Question on Deduplication

I took a 5TB volume of data.  I deduplicated the data and achieved a 31% space savings.  When the customer mounts a CIFS share at the root of the volume from a Windows client it shows the volume is 5TB is size and has 5.8GB left of space.  I know the NetApp is reporting block usage and Windows reports on file/folder usage.  But how does this benefit us?  The Windows clients still think the volume is almost full when it really isn't.  Thoughts/Suggestion?

Re: Question on Deduplication

Are the blocks that were deduped and "removed" still stuck in the snapshots, and are they bigger than the snap reserve (thus encroaching on the filesystem)?

My deduped volumes report the space after dedupe to the clients, which is what we'd expect.

Bill

Re: Question on Deduplication

Hi and welcome to the Community!

I deduplicated the data and achieved a 31% space savings.

That's cool, but did you have any existing snapshots by any chance? They have a nasty habit of growing whilst dedupe is running:

http://communities.netapp.com/message/22012#22012

Normally, if the space is 'genuinely' saved (i.e. blocks are deduped, but no snapshots are eating just released space), clients should see more available capacity in a file share immediately.

Regards,
Radek

Re: Question on Deduplication

I turned off quotas on the volume and windows reported the space savings correctly. Yes!!  I then turned back on quotas and it is initializing and scanning all of the data again to see if turning it back on again would put me back to square one or not.

Re: Question on Deduplication

After much research, quotas and deduplication don't mix well if end users want to see their space savings.  I turned back on quotas and the problem showed up again.  

Pulled from a Technical Report from NetApp on Deduplication:
http://media.netapp.com/documents/tr-3505.pdf

6.4.1

QUOTAS
For deduplicated files, the logical (undeduplicated) size is charged against the quotas. There are several advantages to this scheme as opposed to charging quotas based on the physical (deduplicated) size of the file:

This is in line with the general design principle of making deduplication transparent to the end user.

It is easier for system administrators to manage quotas. They can maintain a single quota policy across all volumes, whether or not deduplication is enabled on it.
There are no out-of-space failures when data is being sent using SnapMirror from a volume with deduplication enabled to a destination volume that has deduplication disabled.

Re: Question on Deduplication

Actualy, it works as I wish it to do. I was wondering the other day if quota counts the logical "real" or deduped/compressed space.

It's much more difficult do explain to the user "your files might take upp 10GB or maybe 7,5GB or if you are lucky just 2,5GB of your quota".

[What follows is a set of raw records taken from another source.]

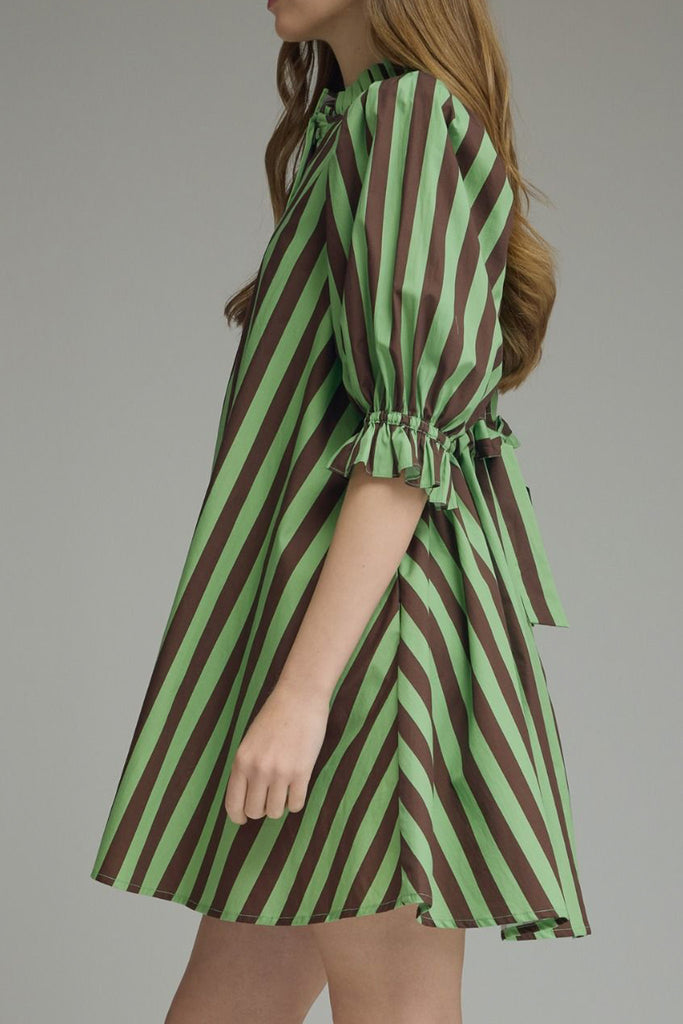 swingy mini dress in muted green and brown vertical stripes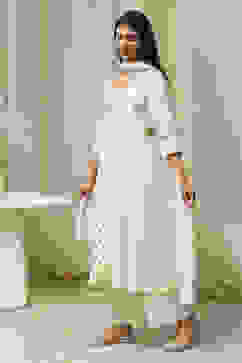 Off-White Cotton Printed Gathered Suit Set image number 3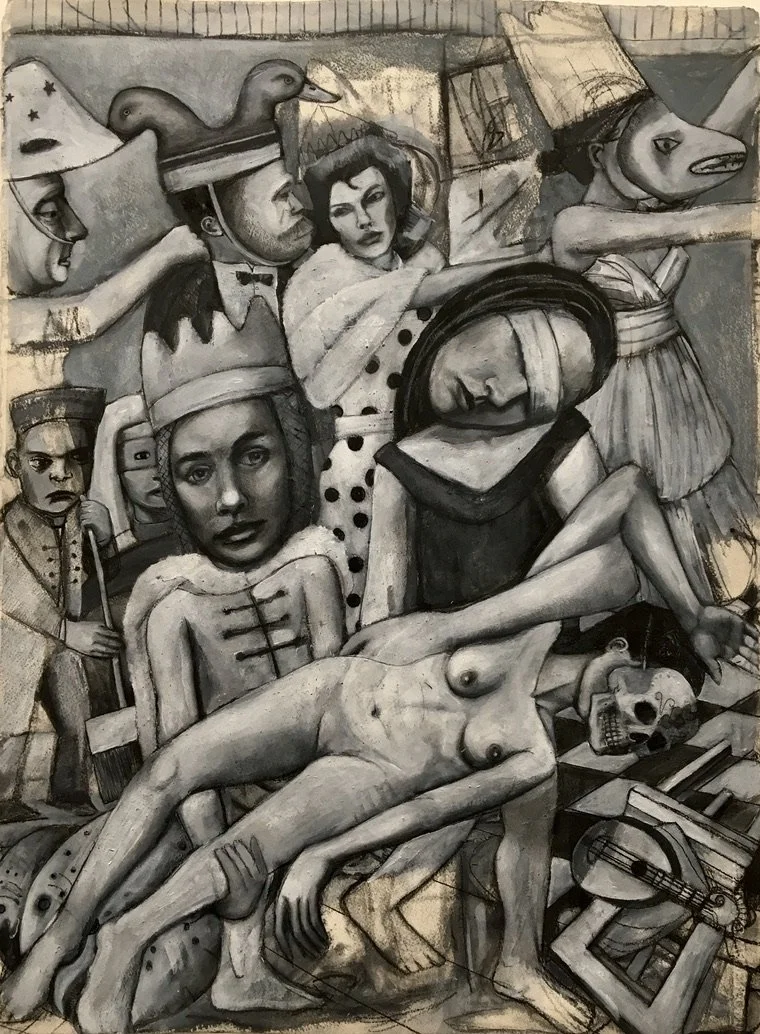 A black and white mural featuring various surreal and fantasy-themed characters, including a woman with a headscarf holding a humanoid figure with a skull for a face, a woman with six polka dot dress, and other figures with animal heads and distorted faces, along with musical instruments like a guitar and a piano, and a skull, creating a layered and complex scene.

This way the users can easily understand that 10GB of their data is going to take 10GB on the Filer.

Any savings done in the background, either by dedupe or compression, is only going to be visible to the system manager/owner.

You should rethink if you use the quota for what : as a safety limit or as a way of selling space.

Also, for a group of users you could use simple volumes as a kind of space-limitation instead of quotas. That way they would see the available volume space all the time.